Empreinte d’une grande rigueur analytique, l’enquête de Girard se fonde sur une connaissance approfondie des divers courants du paradigme délibératif, dont il excelle à restituer la logique tout en en signalant les failles. Il apporte ainsi la preuve que le sens des nuances et la probité philologique n’interdisent pas la grande originalité et la fermeté des arguments. Reste que le caractère quasi mathématique de la démonstration laisse dans l’ombre deux questions. La première n’a cessé de nourrir les luttes démocratiques : qui délibère ? Cet enjeu est effleuré au début de l’ouvrage, mais rapidement évacué d’un lapidaire « un peuple adéquatement délimité étant postulé… » (p. 36) Cette absence donne parfois au modèle délibératif (sans doute contre la volonté de l’auteur) l’image d’un jardin à la française où les délibérations pourraient être régulées en un lieu soigneusement délimité à l’avance. Nourrie des apports de Rawls et d’Habermas et du meilleur de la théorie politique anglophone contemporaine, la réflexion gagnerait peut-être à intégrer un peu du « désordre » que peuvent insuffler les réflexions de Claude Lefort sur la dimension « sauvage » de la démocratie [6] ou celles de Jacques Rancière relatives à ceux qui ont forcé leurs interlocuteurs à leur reconnaître « l’égalité des êtres parlants » [7]. Si, comme le souligne Girard, la délibération publique est bien le fondement de la légitimité démocratique, c’est notamment parce que les luttes sociales sont toujours en partie des demandes d’inclusion au sein des réseaux d’interlocution jugés « pertinents ». Le peuple ne doit pas seulement être « postulé » et « délimité » pour que puisse s’engager un processus délibératif. Il naît et évolue aussi en fonction des revendications de ceux qui, par leurs prises de parole parfois intempestives, s’affirment aussi comme partageant un monde commun. L’équation persistante entre nationalité et citoyenneté et les tentations de rabattre la communauté politique légitime sur une définition identitaire rappellent le caractère toujours structurellement inachevé du cercle (ou des cercles) de la démocratie délibérative.

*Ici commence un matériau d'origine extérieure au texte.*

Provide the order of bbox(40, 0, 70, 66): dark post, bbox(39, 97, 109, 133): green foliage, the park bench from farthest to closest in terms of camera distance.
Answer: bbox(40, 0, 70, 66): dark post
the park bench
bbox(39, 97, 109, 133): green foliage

La deuxième question est étroitement liée à la première : où délibérer ? À plusieurs reprises, notamment dans sa critique de la « Journée de la délibération », Girard insiste sur l’importance de l’unité de la délibération — il faut, écrit-il « que tous soient exposés aux mêmes données et récits (…) la juxtaposition d’arènes délibératives locales ne permet pas au peuple de délibérer » (p. 289). Mais n’est-ce pas rester prisonnier du schéma d’un État centralisé, qui aurait gardé la pleine maîtrise des phénomènes qui se produisent sur son territoire ? Tant les aspirations et les nécessités d’une démocratie « locale » que le transfert au niveau européen de nombre de politiques qui touchent à la vie quotidienne des citoyens invitent aussi à prolonger et compliquer le processus délibératif mené au niveau national par des espaces de délibération transnationaux ou décentralisés. Il n’est pas sûr que l’insistance sur l’unité du peuple délibérant se laisse toujours concilier avec une réelle vitalité démocratique, laquelle suppose aussi que les politiques soient débattues et contrôlées là où elles sont réellement adoptées puis mises en œuvre.
Charles Girard, Délibérer entre égaux. Enquête sur l’idéal démocratique, Paris, Vrin, 2019. 384 p., 28 €.